Seperti yang disebutkan dalam makna hadits Rasulullah Shallallahu 'Alaihi wa Salam,
"Aku tidak akan menyuruh seseorang untuk sujud pada orang lain. Seandainya aku boleh menyuruh demikian, niscaya aku akan memerintahkan isteri sujud kepada suaminya." (Dishahihkan oleh Syaikh Al-Albani dalam Ash-Shahihah no. 3490)
Tatkala Mu'adz bin Jabal datang dari negeri Syam, sekonyong-konyong ia bersujud kepada Nabi Shallallahu 'Alaihi wa Sallam, maka Beliau bertanya sambil mengingkari,
"Apa yang engkau lakukan ini, wahai Mu'adz? Mu'adz menjawab, 'Aku mendatangi negeri Syam, aku dapati mereka sujud terhadap uskup dan panglima mereka. Aku berkeinginan dalam hati untuk melakukan hal tersebut terhadapmu. Rasulullah pun berkata, 'Jangan kalian lakukan hal itu. Kalau aku boleh memerintahkan seseorang untuk sujud kepada selain Allah, niscaya aku akan perintahkan seorang isteri untuk sujud kepada suaminya. Demi Dzat yang jiwa Muhammad berada di Tangan-Nya, tidaklah seorang isteri mampu memenuhi hak Rabb-nya - hingga ia menunaikan hak suaminya. Sampai-sampai seandainya sang suami "meminta" dirinya dalam keadaan dia berada di atas qatab (pelana unta) - ia tidak boleh menolaknya." (HR. Ibnu Majah, Ahmad 4/381, dinyatakan shahih dalam Shahihul Jami' no. 5295, Al-Irwa' no. 1998, dan Ash-Shahihah no. 3366)
Ibnul Atsir rahimahullah menyebutkan (An-Nihayah fi Gharibil Hadits, hal. 716), "Qatab adalah pelana yang diletakkan di atas unta.

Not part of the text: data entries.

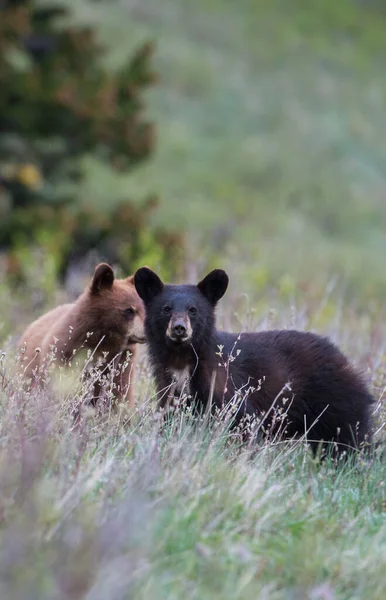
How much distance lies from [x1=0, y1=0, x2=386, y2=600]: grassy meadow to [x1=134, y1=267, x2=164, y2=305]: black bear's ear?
0.72m

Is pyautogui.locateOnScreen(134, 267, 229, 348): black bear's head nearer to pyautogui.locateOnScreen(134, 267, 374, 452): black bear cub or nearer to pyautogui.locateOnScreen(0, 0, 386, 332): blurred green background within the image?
pyautogui.locateOnScreen(134, 267, 374, 452): black bear cub

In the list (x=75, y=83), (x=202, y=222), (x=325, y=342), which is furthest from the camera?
(x=202, y=222)

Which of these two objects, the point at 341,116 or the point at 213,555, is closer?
the point at 213,555

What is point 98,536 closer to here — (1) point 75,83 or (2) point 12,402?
(2) point 12,402

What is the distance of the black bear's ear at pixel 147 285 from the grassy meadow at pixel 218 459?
72 centimetres

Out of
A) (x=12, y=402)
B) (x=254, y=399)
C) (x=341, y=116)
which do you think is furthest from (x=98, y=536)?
(x=341, y=116)

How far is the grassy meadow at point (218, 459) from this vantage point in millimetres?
3686

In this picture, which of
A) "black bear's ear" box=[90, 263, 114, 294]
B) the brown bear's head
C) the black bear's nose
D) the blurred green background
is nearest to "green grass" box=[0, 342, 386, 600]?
the black bear's nose

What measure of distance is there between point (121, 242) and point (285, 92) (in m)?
21.7

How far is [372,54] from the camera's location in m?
41.3

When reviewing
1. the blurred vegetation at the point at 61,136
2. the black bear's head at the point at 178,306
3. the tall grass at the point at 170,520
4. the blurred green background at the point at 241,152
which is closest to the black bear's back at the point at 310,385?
the black bear's head at the point at 178,306

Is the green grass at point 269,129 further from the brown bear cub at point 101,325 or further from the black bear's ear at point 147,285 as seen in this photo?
the black bear's ear at point 147,285

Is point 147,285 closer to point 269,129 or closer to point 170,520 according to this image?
point 170,520

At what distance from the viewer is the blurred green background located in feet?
49.9
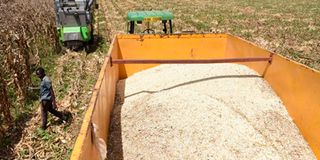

Maknanya adalah, anjuran terhadap para isteri agar mentaati suami-suami mereka, dan tidak ada kelapangan bagi mereka untuk menolak "ajakan" suami meskipun dalam keadaan demikian, lalu apatah lagi dalam selain keadaan tersebut?"
Anas bin Malik Radhiyallahu 'Anhu menyampaikan, bahwa Rasulullah Shallallahu 'Alaihi wa Sallam bersabda (artinya),
"Tidaklah pantas seorang manusia sujud kepada manusia lain. Seandainya pantas seorang manusia sujud kepada manusia lain, niscaya aku perintahkan seorang isteri untuk sujud kepada suaminya - karena besarnya hak suami terhadap isterinya. Demi Dzat yang jiwaku berada di Tangan-Nya, seandainya pada telapak kaki suami hingga ke belahan rambutnya terdapat luka yang mengeluarkan nanah bercampur darah, kemudian si isteri menghadapi luka tersebut - lalu menjilatinya, niscaya (dia) belum sepenuhnya menunaikan hak suaminya." (HR. Ahmad 3/159, dinyatakan shahih oleh Al-Haitsami (4/9), Al-Mundziri (3/55), dan Abu Nu'aim dalam Ad-Dalail no.137. Lihat catatan kaki Al-Musnad Imam Ahmad (10/513), cet. Darul Hadits, Kairo)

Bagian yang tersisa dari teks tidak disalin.